The US has a total of 18,860 deaths stemming from the virus, according to the most recent Johns Hopkins University data, 11 more than Italy.
At the beginning of March, Asia accounted for over 60 per cent of coronavirus-related deaths. Within a week, attention shifted to Europe, with Italy and Spain the new global hotspots. Although the region still accounts for more than half of global deaths, the focus is now increasingly on the US, where the death toll hit new highs on Friday with 2,087 people losing their lives. The number of newly recorded deaths has risen again after falling for three days. The UK also has seen a sharp rise in recent days and now has more daily deaths than either Spain or Italy where the lockdowns appear to be working.
There are signs that social distancing measures are having the desired effect in the US too, despite the rising death toll. There have been fewer hospitalisations and intubations of critically ill patients.

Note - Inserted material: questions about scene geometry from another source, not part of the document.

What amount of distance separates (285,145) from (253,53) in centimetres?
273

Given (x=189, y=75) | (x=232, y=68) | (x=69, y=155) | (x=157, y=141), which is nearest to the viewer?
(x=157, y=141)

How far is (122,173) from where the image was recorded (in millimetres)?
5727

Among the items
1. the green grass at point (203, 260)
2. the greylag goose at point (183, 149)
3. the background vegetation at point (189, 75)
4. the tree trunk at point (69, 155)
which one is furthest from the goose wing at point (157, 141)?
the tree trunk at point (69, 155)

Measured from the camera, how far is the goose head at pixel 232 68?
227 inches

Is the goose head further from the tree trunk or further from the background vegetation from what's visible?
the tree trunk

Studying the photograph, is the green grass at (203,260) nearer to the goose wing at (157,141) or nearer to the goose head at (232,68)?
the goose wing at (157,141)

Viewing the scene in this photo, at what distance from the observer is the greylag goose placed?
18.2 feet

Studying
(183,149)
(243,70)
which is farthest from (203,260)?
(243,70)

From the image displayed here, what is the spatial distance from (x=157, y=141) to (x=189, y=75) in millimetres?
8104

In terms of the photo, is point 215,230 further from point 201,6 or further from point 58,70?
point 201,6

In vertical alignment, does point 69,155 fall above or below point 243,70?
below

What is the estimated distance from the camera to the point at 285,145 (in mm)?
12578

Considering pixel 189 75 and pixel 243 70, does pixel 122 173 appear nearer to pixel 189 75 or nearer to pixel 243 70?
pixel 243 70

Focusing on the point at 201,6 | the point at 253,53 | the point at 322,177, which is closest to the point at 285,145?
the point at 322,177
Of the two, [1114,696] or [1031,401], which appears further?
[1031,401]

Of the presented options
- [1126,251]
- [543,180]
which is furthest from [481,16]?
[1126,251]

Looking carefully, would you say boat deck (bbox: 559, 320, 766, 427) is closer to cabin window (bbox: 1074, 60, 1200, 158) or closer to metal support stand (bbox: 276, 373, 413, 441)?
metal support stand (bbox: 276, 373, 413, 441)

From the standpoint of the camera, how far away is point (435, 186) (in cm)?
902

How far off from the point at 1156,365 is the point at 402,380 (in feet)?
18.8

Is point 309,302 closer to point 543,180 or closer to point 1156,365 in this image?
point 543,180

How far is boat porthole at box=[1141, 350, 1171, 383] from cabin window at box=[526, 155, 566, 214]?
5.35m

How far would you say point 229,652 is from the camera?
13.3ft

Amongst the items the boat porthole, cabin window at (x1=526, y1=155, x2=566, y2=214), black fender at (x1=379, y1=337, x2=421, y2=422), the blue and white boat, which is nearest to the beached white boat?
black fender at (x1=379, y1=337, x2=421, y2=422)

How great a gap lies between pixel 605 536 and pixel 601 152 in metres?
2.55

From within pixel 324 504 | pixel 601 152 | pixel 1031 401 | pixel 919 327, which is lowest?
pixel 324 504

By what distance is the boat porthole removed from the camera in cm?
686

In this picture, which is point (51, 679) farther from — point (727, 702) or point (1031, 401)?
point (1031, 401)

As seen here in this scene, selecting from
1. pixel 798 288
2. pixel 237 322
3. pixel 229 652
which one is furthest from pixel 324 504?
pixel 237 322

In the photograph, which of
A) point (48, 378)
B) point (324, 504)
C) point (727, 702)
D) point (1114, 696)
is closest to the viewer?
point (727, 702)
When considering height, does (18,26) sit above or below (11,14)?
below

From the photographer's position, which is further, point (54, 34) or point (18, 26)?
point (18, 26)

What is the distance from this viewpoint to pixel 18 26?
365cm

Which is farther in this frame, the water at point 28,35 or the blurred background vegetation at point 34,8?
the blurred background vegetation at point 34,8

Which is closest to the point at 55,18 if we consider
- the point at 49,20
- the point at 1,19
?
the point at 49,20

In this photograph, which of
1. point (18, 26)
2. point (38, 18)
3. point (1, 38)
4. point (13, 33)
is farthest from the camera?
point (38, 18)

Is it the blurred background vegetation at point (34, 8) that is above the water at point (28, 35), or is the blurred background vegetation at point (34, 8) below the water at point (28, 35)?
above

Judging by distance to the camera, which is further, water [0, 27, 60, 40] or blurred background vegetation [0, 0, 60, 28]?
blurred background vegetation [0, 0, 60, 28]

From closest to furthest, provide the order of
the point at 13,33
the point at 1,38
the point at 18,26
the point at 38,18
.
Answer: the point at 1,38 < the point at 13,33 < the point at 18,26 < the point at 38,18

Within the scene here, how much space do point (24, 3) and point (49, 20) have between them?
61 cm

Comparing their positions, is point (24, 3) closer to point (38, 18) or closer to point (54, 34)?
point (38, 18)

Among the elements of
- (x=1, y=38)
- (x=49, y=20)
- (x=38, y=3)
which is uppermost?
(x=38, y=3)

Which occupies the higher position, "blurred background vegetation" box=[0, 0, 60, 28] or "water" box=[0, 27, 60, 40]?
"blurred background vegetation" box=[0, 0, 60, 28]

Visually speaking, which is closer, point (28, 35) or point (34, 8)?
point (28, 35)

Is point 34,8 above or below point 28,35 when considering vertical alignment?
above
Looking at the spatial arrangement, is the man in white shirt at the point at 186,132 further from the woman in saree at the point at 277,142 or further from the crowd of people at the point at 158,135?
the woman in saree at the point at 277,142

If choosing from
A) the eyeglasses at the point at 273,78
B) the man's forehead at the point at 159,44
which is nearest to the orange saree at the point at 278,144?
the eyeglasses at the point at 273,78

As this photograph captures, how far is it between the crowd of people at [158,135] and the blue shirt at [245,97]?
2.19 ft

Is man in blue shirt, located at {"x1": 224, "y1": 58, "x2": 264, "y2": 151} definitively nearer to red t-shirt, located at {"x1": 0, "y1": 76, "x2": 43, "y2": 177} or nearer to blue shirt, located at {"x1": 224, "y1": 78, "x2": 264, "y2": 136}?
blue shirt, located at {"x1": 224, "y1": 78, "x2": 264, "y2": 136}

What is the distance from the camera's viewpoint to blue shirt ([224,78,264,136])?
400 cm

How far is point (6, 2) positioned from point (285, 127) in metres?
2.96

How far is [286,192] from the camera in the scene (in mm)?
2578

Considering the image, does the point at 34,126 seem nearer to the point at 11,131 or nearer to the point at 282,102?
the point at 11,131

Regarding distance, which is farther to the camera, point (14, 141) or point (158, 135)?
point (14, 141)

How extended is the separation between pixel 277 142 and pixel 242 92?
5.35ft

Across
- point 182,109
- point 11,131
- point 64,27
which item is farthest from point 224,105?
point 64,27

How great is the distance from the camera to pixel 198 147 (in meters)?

The death toll in the state of New York, which has become the epicentre of the US crisis, stands at 8,627. On Saturday, Governor Andrew Cuomo left unclear the status of New York City’s public schools after he rejected an announcement hours earlier from Mayor Bill de Blasio that the nation’s largest public school system would remain closed for the rest of the school year.
“He didn’t close them — and he can’t open them,” Mr Cuomo said. The governor insisted that only he had the authority to do so, and that he would take the decision in the coming days in co-ordination with school systems throughout the region as well as the business community.
“I think you have to co-ordinate the business with the schools,” Mr Cuomo said, noting the role that schools play in providing childcare for working parents. “How can you say to people: I think you’re going to go back to work in May but the schools are going to be closed?”
The argument over schools is a reminder of the cool relationship between the two New York politicians, who are both Democrats but have often been at odds over the years.
In Italy, which has, been under strict social distancing measures since March 9, the government announced on Friday night that the measures would continue until May 3, as the number of new cases continue to rise, even if the growth rate has sharply declined since the early stages of the outbreak.
A further 619 people died in Italy from coronavirus on Saturday, a higher daily tally than the 570 seen on Friday. The total death toll in the world’s hardest-hit country since its outbreak came to light on February 21 rose to 19,468, the Civil Protection Agency said. The total of confirmed cases increased by 4,694 on Saturday to 152,271.
On Friday night, Giuseppe Conte, Italy’s prime minister, also announced the creation of a task force focused on tackling the effects of the pandemic, headed by Vittorio Colao, the former chief executive of Vodafone. The task force will include managers, economists, lawyers, scientists and sociologists.
Meanwhile, Brazil has become the first country in the southern hemisphere to pass 1,000 deaths, but President Jair Bolsonaro continued to resist imposing social distancing measures. The number of confirmed cases in Brazil is the largest in Latin America, doubling in a week to almost 20,000. Mr Bolsonaro yesterday greeted supporters who gathered to see him visit a pharmacy and see one of his sons in Brasília. The public appearance highlighted Mr Bolsonaro’s opposition to lockdown measures to fight the coronavirus pandemic, which he has called “crime” and “hysteria”. The president has also criticised regional officials who imposed social distancing rules as “job killers”.